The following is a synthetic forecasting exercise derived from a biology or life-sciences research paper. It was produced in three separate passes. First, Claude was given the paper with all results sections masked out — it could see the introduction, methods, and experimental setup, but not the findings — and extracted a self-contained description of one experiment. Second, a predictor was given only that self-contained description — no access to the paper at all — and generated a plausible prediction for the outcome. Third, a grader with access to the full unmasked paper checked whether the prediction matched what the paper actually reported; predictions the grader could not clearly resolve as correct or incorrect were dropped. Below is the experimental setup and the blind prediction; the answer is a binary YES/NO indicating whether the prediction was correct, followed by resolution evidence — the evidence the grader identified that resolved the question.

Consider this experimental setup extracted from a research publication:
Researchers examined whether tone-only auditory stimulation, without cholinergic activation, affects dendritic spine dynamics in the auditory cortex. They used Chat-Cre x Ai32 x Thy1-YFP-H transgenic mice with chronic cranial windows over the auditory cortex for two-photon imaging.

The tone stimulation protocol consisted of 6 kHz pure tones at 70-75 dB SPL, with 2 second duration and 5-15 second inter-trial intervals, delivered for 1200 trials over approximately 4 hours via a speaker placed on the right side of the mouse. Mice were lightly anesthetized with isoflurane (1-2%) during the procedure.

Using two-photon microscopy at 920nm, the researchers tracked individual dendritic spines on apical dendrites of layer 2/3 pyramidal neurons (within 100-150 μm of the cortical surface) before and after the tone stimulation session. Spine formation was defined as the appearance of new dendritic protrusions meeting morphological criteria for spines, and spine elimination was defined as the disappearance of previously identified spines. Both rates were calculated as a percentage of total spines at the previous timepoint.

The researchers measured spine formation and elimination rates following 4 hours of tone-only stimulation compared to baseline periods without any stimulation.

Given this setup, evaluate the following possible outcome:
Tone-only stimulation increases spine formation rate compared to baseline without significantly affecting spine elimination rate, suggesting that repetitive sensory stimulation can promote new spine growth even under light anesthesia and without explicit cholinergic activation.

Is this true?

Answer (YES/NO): NO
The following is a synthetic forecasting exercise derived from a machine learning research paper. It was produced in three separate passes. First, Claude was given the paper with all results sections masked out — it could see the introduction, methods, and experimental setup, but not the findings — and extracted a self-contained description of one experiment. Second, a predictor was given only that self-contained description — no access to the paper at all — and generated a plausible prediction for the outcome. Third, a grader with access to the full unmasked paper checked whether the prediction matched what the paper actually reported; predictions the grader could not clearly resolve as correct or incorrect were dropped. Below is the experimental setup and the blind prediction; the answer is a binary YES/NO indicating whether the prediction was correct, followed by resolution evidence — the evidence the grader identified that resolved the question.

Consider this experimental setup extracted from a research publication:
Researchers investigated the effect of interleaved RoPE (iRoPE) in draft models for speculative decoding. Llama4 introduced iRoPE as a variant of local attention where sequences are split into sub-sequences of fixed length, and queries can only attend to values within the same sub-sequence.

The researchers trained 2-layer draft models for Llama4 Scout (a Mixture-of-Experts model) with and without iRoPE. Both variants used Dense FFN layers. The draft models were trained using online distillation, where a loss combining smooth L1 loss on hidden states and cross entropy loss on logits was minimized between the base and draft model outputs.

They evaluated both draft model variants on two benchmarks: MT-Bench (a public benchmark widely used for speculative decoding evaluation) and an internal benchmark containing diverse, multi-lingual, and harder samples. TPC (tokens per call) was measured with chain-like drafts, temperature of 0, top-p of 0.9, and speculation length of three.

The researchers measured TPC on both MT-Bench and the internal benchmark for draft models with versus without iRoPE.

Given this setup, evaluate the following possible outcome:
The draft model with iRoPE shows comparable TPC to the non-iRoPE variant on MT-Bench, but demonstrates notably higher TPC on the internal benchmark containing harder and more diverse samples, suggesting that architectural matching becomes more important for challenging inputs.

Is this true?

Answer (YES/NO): NO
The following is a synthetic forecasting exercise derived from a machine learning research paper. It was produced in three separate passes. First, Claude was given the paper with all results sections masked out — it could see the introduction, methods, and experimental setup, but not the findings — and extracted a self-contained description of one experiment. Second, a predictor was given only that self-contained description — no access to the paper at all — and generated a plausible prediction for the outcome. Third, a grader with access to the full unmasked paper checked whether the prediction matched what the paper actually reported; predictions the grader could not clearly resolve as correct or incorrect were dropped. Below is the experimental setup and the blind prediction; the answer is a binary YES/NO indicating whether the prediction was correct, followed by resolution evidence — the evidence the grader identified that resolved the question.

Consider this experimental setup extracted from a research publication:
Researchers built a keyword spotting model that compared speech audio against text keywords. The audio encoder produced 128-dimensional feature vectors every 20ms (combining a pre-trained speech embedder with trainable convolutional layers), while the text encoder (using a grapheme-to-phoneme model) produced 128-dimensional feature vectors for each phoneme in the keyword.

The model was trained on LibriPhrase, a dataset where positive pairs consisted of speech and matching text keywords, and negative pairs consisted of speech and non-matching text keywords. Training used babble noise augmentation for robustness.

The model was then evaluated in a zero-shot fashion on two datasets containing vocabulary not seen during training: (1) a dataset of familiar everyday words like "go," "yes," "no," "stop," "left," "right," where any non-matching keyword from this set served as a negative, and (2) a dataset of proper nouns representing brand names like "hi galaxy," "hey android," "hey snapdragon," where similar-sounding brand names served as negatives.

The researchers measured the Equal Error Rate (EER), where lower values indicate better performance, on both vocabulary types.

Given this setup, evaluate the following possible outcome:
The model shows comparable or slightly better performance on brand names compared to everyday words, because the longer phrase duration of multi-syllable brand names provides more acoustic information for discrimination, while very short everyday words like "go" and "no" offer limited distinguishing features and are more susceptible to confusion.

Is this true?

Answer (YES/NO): YES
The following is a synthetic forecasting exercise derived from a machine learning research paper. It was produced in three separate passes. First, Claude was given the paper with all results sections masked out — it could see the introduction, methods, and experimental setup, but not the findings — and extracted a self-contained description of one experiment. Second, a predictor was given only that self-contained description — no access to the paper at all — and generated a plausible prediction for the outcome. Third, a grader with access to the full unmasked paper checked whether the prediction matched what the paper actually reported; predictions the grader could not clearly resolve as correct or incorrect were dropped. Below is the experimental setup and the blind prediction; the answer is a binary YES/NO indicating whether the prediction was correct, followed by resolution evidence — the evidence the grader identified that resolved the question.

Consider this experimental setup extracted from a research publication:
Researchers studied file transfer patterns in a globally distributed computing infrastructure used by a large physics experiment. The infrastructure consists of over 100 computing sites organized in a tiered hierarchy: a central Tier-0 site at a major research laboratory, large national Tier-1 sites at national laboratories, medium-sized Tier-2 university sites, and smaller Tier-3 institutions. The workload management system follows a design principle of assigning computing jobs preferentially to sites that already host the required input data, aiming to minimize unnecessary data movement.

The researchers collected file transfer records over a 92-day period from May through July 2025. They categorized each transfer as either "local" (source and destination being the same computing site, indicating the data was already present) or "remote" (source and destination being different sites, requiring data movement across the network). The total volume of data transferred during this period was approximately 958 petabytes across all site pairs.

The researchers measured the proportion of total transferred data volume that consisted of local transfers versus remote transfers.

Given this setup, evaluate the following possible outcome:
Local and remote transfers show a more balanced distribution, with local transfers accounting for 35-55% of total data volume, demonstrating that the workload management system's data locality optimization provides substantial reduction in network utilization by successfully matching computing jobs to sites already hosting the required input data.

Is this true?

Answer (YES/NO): NO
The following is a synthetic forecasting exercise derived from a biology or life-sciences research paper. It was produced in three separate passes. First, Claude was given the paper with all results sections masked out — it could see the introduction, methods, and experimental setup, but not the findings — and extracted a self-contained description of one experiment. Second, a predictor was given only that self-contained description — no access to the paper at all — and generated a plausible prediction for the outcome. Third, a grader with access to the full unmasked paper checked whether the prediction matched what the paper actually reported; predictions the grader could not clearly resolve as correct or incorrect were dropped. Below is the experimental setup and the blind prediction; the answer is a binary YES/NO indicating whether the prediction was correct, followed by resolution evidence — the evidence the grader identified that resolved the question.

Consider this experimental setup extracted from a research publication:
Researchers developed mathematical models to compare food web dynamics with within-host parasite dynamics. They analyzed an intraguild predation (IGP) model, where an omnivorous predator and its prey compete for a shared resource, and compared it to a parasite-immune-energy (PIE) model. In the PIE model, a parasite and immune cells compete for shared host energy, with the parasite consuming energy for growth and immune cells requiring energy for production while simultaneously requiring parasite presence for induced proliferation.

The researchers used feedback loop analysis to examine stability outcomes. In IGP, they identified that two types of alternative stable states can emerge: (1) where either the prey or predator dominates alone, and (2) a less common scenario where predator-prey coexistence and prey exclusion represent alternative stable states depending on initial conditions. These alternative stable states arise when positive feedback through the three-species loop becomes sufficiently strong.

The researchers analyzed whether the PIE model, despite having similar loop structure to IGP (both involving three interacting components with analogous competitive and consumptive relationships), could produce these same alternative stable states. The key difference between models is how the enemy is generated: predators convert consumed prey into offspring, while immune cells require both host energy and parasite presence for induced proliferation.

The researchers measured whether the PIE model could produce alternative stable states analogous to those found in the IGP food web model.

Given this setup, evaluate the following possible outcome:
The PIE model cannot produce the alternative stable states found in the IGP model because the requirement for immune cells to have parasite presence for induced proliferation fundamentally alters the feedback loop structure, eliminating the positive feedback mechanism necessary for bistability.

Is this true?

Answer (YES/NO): NO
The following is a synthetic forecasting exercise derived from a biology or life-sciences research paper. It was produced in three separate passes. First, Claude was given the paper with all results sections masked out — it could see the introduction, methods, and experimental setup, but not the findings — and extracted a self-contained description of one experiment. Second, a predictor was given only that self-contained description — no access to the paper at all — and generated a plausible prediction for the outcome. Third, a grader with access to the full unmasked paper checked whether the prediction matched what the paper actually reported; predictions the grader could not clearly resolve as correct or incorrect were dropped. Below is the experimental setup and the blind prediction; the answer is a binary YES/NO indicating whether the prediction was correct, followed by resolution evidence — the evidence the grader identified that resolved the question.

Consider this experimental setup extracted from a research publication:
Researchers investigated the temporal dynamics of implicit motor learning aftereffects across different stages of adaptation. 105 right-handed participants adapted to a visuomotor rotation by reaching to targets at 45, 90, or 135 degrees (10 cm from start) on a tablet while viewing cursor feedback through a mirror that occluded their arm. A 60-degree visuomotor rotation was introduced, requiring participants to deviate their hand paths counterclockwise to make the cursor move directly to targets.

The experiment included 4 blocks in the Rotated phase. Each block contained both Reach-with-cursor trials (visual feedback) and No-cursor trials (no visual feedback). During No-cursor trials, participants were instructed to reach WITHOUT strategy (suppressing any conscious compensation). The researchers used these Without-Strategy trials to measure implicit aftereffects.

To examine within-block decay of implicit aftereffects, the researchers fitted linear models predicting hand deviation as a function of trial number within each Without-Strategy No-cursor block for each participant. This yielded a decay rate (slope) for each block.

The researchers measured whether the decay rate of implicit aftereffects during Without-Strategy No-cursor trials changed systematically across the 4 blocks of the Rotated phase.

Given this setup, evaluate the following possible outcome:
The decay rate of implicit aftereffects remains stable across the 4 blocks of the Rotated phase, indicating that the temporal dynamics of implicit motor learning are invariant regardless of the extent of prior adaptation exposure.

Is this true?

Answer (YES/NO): YES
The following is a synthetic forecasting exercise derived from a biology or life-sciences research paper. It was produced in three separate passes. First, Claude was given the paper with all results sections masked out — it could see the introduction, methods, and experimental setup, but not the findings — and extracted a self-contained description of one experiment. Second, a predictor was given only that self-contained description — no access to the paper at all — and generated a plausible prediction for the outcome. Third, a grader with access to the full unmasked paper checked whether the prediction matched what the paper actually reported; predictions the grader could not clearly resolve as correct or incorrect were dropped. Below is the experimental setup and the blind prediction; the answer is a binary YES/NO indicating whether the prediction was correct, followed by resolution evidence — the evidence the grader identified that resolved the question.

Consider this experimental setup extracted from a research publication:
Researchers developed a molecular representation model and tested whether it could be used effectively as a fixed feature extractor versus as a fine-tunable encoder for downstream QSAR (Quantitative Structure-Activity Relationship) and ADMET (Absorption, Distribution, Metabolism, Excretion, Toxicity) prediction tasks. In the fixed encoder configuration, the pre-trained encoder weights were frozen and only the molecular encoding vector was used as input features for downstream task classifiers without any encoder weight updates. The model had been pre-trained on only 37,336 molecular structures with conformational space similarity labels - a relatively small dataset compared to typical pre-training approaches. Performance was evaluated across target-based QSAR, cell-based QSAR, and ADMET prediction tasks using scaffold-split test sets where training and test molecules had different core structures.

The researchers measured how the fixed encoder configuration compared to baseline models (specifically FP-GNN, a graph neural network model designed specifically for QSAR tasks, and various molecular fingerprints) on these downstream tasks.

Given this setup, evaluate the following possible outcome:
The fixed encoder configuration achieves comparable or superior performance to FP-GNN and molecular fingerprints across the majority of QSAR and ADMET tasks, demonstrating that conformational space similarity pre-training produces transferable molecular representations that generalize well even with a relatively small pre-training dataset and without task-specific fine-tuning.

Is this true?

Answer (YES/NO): YES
● ● ● ● ● ● ●
# Work item
Above are the records. Copy the lines beginning at the one that has "The experiment included" and ending with the one that has "To examine within-block", unchanged.

# Finished task
The experiment included 4 blocks in the Rotated phase. Each block contained both Reach-with-cursor trials (visual feedback) and No-cursor trials (no visual feedback). During No-cursor trials, participants were instructed to reach WITHOUT strategy (suppressing any conscious compensation). The researchers used these Without-Strategy trials to measure implicit aftereffects.

To examine within-block decay of implicit aftereffects, the researchers fitted linear models predicting hand deviation as a function of trial number within each Without-Strategy No-cursor block for each participant. This yielded a decay rate (slope) for each block.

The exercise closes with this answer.